Their delays and denials have opened authorities to accusations that they put reconstruction of the cathedral — which President Emmanuel Macron has pledged to complete in five years — ahead of the health of thousands of people.
A comprehensive investigation by The New York Times has helped fill out an emerging picture of a failed official response. It found significant lapses by French authorities in alerting the public to health risks, even as their understanding of the danger became clearer.
The April 15 blaze nearly destroyed the 850-year-old cathedral and brought immediate scrutiny to whether adequate fire protections had been in place to safeguard a gem of Gothic architecture visited by some 13 million people a year.

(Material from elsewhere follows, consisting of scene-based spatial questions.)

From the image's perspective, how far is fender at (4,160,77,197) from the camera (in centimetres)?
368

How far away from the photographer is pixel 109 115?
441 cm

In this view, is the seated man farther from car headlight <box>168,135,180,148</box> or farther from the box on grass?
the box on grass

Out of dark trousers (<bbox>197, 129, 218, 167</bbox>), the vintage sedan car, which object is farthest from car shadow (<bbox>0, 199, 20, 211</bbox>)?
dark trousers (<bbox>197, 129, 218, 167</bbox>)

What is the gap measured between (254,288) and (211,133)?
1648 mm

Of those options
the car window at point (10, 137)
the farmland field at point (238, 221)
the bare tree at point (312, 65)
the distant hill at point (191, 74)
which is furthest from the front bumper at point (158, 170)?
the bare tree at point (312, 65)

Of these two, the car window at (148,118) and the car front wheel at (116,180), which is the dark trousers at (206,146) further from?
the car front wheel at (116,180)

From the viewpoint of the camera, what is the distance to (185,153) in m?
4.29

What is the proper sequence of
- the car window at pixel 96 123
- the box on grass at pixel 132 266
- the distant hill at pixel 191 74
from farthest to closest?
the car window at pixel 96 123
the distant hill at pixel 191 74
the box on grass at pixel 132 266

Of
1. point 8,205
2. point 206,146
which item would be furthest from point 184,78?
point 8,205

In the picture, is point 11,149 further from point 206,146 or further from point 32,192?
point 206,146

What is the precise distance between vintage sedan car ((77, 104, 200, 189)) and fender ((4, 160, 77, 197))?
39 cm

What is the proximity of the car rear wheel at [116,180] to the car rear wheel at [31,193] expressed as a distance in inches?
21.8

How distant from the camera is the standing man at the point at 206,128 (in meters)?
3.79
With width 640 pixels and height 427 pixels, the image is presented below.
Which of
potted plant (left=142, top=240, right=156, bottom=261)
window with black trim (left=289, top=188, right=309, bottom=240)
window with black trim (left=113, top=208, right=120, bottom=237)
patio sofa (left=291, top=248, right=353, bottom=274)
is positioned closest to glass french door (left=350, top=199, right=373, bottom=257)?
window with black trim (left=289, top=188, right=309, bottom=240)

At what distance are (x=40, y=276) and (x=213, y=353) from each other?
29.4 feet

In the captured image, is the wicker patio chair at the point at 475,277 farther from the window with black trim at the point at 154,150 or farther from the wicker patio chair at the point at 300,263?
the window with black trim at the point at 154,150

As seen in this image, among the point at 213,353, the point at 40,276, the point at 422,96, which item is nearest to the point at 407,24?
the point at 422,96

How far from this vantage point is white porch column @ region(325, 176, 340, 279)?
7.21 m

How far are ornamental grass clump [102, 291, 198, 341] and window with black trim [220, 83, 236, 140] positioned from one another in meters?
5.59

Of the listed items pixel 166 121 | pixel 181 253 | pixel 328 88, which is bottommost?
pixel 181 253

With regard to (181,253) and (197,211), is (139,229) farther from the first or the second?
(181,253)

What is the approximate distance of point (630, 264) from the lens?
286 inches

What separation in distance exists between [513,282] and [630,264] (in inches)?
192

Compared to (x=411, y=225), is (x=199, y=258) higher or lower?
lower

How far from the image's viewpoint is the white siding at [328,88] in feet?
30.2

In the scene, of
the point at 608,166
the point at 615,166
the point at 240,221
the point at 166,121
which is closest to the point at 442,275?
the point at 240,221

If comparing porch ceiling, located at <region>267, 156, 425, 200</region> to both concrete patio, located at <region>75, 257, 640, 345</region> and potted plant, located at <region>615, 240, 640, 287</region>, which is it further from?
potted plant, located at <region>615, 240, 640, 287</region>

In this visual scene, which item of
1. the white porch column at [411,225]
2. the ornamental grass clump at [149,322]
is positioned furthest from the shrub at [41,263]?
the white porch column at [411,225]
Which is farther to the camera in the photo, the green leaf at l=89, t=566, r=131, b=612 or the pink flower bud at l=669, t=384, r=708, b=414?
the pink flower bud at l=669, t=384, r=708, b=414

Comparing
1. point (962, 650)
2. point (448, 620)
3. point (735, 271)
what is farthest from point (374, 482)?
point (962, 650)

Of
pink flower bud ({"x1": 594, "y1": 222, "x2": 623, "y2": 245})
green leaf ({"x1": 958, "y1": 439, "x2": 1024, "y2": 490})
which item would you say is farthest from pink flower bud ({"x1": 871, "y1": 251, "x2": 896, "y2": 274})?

Millions around the world watched in horror as the cathedral's roof and spire succumbed to the flames that night and collapsed. But the billowing smoke carried its own perils. It contained massive quantities of lead, according to test results in confidential reports and others released by the government.
The Times' investigation drew from confidential documents, including warnings by labour inspectors, a police report and previously undisclosed lead measurements by the Culture Ministry. Two French news organisations, Mediapart and Le Canard Enchaîné, have also reported on the lead concerns.
The documents, as well as scores of interviews, make clear that French authorities had indications that lead exposure could be a grave problem within 48 hours of the fire.
But it took a month before city officials conducted the first lead tests at a school close to Notre Dame. Even today, city and regional health officials have not tested every school in proximity to the cathedral.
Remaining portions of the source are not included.